## Given instruction
Convert the part of the lines below that opens with the line containing "How widely are" and runs through the last line into a JSON list of strings, one string per line, with blank lines left out.

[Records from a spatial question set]
============

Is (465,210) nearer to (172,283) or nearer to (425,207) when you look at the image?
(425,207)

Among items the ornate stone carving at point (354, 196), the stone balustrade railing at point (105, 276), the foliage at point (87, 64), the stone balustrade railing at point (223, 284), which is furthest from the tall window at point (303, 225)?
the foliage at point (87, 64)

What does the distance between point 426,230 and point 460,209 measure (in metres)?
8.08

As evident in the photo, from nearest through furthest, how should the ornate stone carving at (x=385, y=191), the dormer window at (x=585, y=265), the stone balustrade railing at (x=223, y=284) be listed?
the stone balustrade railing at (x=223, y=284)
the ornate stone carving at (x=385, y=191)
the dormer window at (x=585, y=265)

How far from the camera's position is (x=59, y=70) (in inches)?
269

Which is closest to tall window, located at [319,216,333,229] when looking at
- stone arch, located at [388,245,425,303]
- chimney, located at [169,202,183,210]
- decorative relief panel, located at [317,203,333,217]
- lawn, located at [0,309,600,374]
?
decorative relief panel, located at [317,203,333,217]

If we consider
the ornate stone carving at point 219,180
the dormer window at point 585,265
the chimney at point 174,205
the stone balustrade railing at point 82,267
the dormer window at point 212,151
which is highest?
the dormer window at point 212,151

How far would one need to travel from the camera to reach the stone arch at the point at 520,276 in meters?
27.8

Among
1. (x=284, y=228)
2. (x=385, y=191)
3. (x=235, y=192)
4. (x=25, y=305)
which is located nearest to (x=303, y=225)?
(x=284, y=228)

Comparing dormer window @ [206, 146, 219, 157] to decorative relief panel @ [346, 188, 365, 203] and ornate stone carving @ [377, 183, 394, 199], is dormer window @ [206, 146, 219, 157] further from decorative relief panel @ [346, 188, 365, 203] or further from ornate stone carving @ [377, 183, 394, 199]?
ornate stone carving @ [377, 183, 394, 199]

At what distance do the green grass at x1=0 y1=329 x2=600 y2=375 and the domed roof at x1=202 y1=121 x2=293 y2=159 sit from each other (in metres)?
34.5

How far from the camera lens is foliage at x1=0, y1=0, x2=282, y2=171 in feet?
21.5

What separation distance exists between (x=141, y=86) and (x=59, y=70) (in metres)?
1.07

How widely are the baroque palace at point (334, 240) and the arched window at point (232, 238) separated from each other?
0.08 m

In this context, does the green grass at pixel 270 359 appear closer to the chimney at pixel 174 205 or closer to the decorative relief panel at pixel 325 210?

============

## Worked answer
[
  "How widely are the baroque palace at point (334, 240) and the arched window at point (232, 238) separated from each other?",
  "0.08 m",
  "In this context, does the green grass at pixel 270 359 appear closer to the chimney at pixel 174 205 or closer to the decorative relief panel at pixel 325 210?"
]